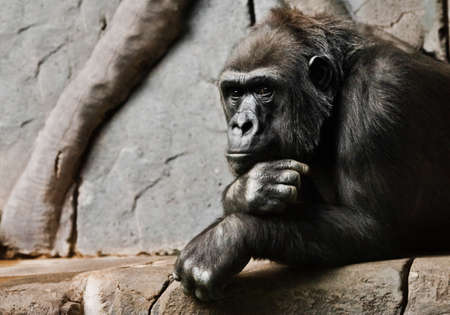 Pensive pose, hand props his head. Monkey anthropoid gorilla female. a symbol of brooding rationality and heavy thoughts.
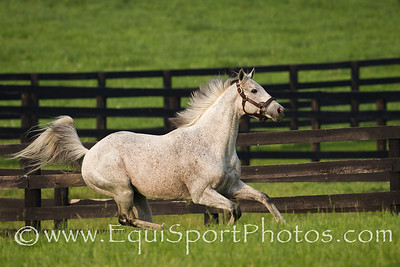 Macho Uno at Adena Springs on 5.31.2011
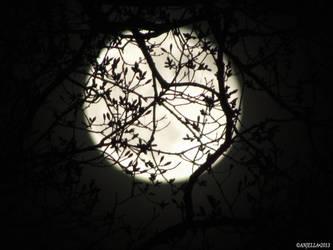 Melodic Moon by Anj3lla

* [Directions]: Hand back exactly the lines from the one with "Macho Uno at Adena Springs on 5.31.2011" through the last line of the data above, both ends included, with every picture left out.

* [Your response]:
 Macho Uno at Adena Springs on 5.31.2011
 Melodic Moon by Anj3lla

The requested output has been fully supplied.